## Actions to take
1. In the transcript about the ship found in the transit tunnel, what was the name of the cargo ship that the crews hit?
2. Pick up the transcript about the ship in the transit tunnel where it stops, and write a short passage that carries on from its final sentence.

## Excerpt
----
A Ship in the Train Tunnel

What happened when crews digging a transit tunnel met a buried ship?

Transcript

NARRATOR
About 30 feet underneath this plaza, construction workers in 1994 were digging a light-rail tunnel to connect the line running north along the Embarcadero to the underground train station on Market Street. As the workers slowly dug their way through wet, muddy soils, they suddenly hit something hard—says archaeologist Jim Allan, who consulted for the project.

JIM ALLAN
Prior to encountering this obstacle, the miners were able to make 12 to 15 feet a day. And once they hit it, they were stopped dead. They couldn't get through it, not knowing what it was. It was just a wall of wood to them. And they tried a number of different ways of getting through it and burned up an unbelievable number of chainsaws trying to cut through. The wood was so hard it didn't work. So they finally invented a tool that was like a grinder. They just ground their way through the wood wall and pierced it and then realized that it wasn't a wood wall at all. It was a hull of a ship.

NARRATOR
Jim Allan and his team quickly surmised that this must be a ship from the Gold Rush because many wooden ships from the late 1800s were known to be buried beneath the streets. The tunnel's path was headed right into the port side bow of the ship, a curving surface of solid oak, sheathed in a thin layer of copper that protected the wood from ship worms. The workers began cutting away the pieces of the ship's hold that stood in the path of the tunnel. They had to cut the wood hull into many small pieces in order to get it out of the confined space within the tunnel.

JIM ALLAN
There were hundreds and hundreds and hundreds of pieces of timber that came out of the excavation that we pretty successfully pieced together in our warehouse just down the road here. It's kind of like putting a jigsaw puzzle together and reduced massive piles of cut of wood that we had to move around and sort of pieced together to figure out where we were in the ship and what this curvature meant and what that particular timber was, where it went, and how it connected to this.

NARRATOR
Eventually, they had assembled enough pieces that they could identify the vessel as a cargo ship named the Rome. The Rome had arrived in San Francisco in 1850 on its last voyage from New York. Allan says its cargo from that journey is well documented.
----
## Given information
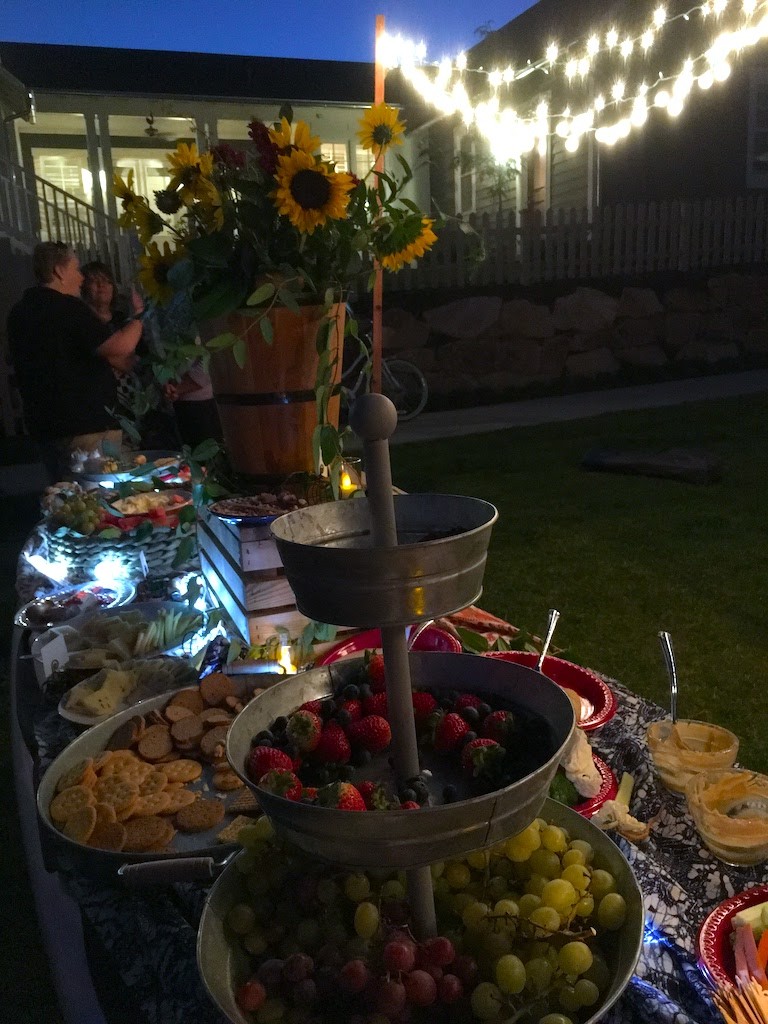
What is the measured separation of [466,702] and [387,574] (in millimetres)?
314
----
## Answers provided
1. The Rome

2.
JIM ALLAN
It was carrying a number of passengers whose primary goal in coming to San Francisco was to get into the gold fields. But it was also carrying a cargo of dried apples, 1,200 bottles of ale, 1,200 bottles of brown stout, barrels of beans, salted pork, cement, 50 cots, and 200 boxes of window glass.

NARRATOR 
And like many ships arriving during the Gold Rush, the Rome was quickly abandoned in the harbor as its crew headed off to search for gold. Within a couple of years, a former ship's captain from Norway named Fred Lawson bought the Rome. Lawson was engaged in a peculiar business, he sank ships on purpose to help people turn water into land. Jim Allan explains that this was part of a larger effort to create new real estate in the growing city.

JIM ALLAN
They had piers and wharves; city fathers projected those in such a way that they divided the cove up into blocks, rectangles, or squares that they sold as if it were real estate. They're called water lots. If you had the money, you could buy a water lot, which was just a square in the cove—a square of water. And it was yours, but you were responsible for filling it. And the quickest way to do that was to take the sand from the surroundings sand dunes, which not only assisted in filling the water lot but it also created more buildable land to the west. And another way of doing that was just to take any one of these hundreds of abandoned ships, float them into the water lot and sink them because they took up a lot of space. It meant less cost for filling that water lot and quicker turnaround.

NARRATOR
Dozens of the city blocks around the foot of Market Street started out as water lots and Captain Lawson sank numerous ships on these lots. He told a reporter from the San Francisco Examiner how he sank the Rome in 1852.

HISTORICAL QUOTE
"The ship Rome was sunk by me at the southwest corner of Market and East streets. Now Embarcadero where the ensign saloon was; her bow touches the edge of Market Street. I sank her for Joseph Galloway and I had to do it in a hurry. One morning he came running up to me and excitedly asked if I had a ship. I told him yes that I had the room. He told me an injunction was to be served to prevent him from having any more piles driven but that if he could have the ship scuttled before one o'clock, he would be all right. Before one o'clock my towboat took the Rome in to where he wanted it. And down she went. I got $5,000 for that job."

NARRATOR
The Rome was left largely intact when it was sunk, says Jim Allen.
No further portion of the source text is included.